If you want to move just a single volume, you try your luck with this method, which I’ve used successfully before. But I was tired, and wanted to use vmkfstools since I already had an unexpected outage and had to get something sorted.
The problem with vmkfstools is that there’s no restartable copy option – as far as I know. So when you get 80% through a 500GB file and it fails, well, that’s 400GB of pointless copying and time you’ll never get back. Multiply that out over 3 800GB volumes and a few ornery 500GB vmdks and you’ll start to get a picture of what kind of week I had.
After suffering through a number of failures, I ended up taking one node out of the 16-node cluster and placing it and its associated datastores (the ones I needed to migrate) in their own Navisphere storage group. That way, there’d be no “busy-ness” affecting the migration process (we had provisioned about 160 LUNs to the cluster at this stage and we were, obviously, getting a few “SCSI reservation conflicts” and “resource temporarily unavailable” issues). This did the trick, and I was able to get some more stuff done. now there’s only about 80TB to go before the end of April. Fun times.

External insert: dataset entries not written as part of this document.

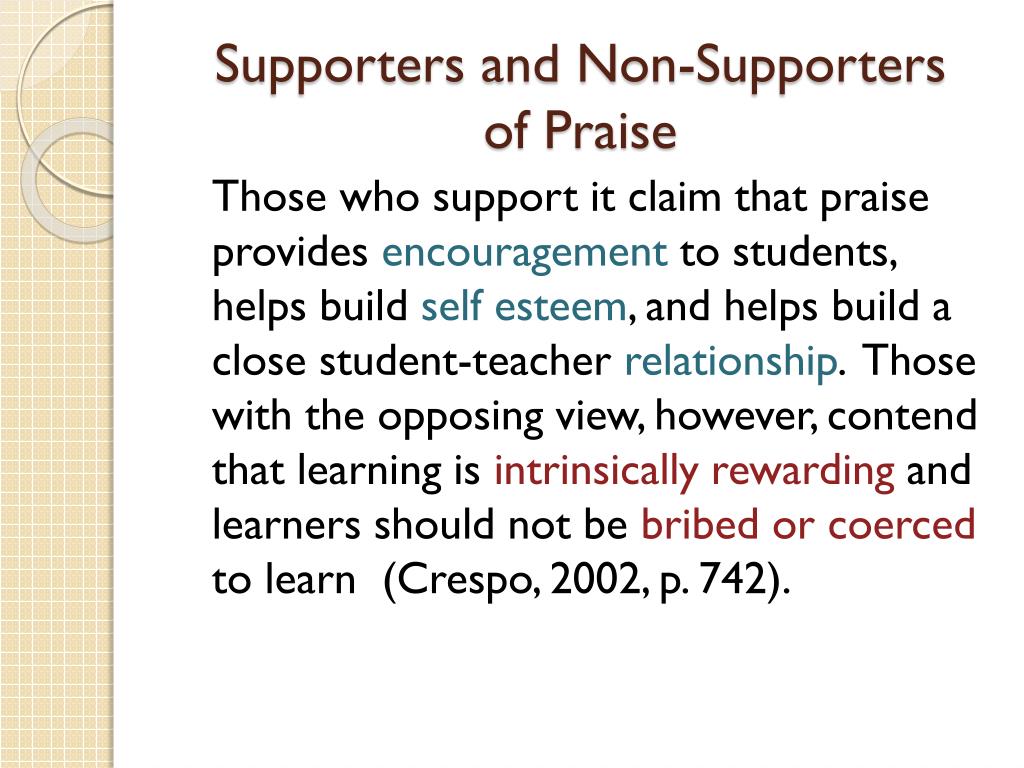 Supporters and Non-Supporters of Praise

Those who support it claim that praise provides encouragement to students, helps build self esteem, and helps build a close student-teacher relationship. Those with the opposing view, however, contend that learning is intrinsically rewarding and learners should not be bribed or coerced to learn (Crespo, 2002, p. 742).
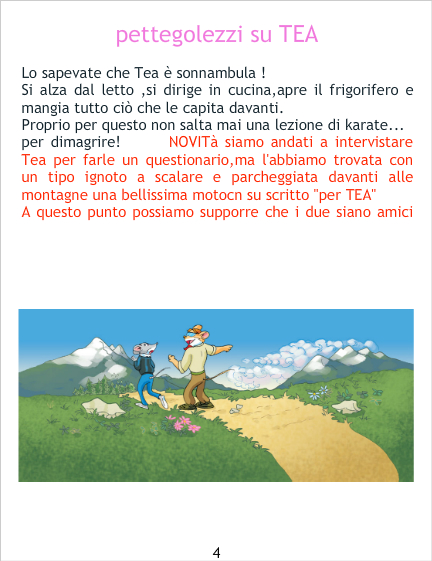 pettegolezzi su TEA

Lo sapevate che Tea è sonnambula !
Si alza dal letto ,si dirige in cucina,apre il frigorifero e mangia tutto ciò che le capita davanti.
Proprio per questo non salta mai una lezione di karate... per dimagrire! NOVITà siamo andati a intervistare Tea per farle un questionario,ma l'abbiamo trovata con un tipo ignoto a scalare e parcheggiata davanti alle montagne una bellissima motocn su scritto "per TEA"
A questo punto possiamo supporre che i due siano amici

4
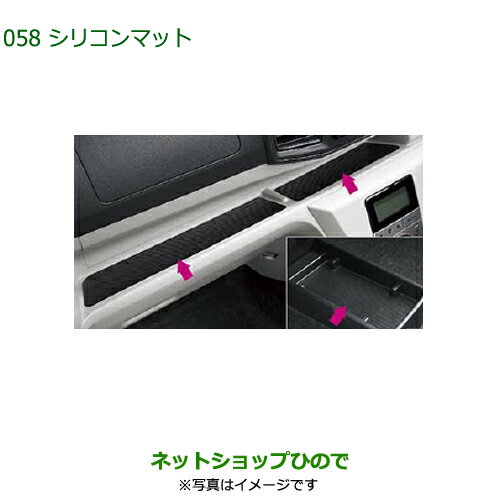 058 シリコンマット

ネットショップひので
※写真はイメージです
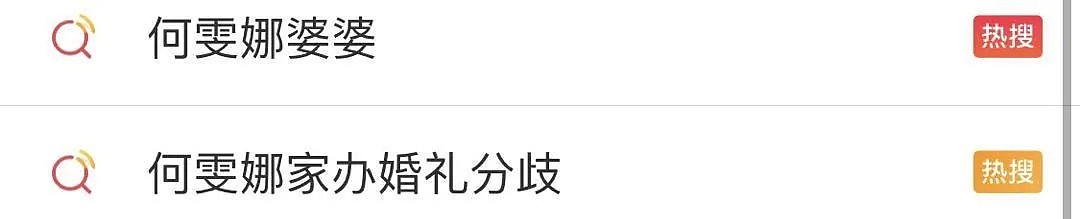 何雯娜婆婆

热搜

何雯娜家办婚礼分歧

热搜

And before you ask why didn’t I use SAN Copy? I don’t know, I suppose I’ve never had the opportunity to test it with ESX, and while I know that underlying technology is the same as MirrorView, I just really didn’t feel I was in a position to make that call. I probably should have just done it, but I didn’t really expect that I’d have as much trouble as I did with sVMotion and / or vmkfstools. So there you go.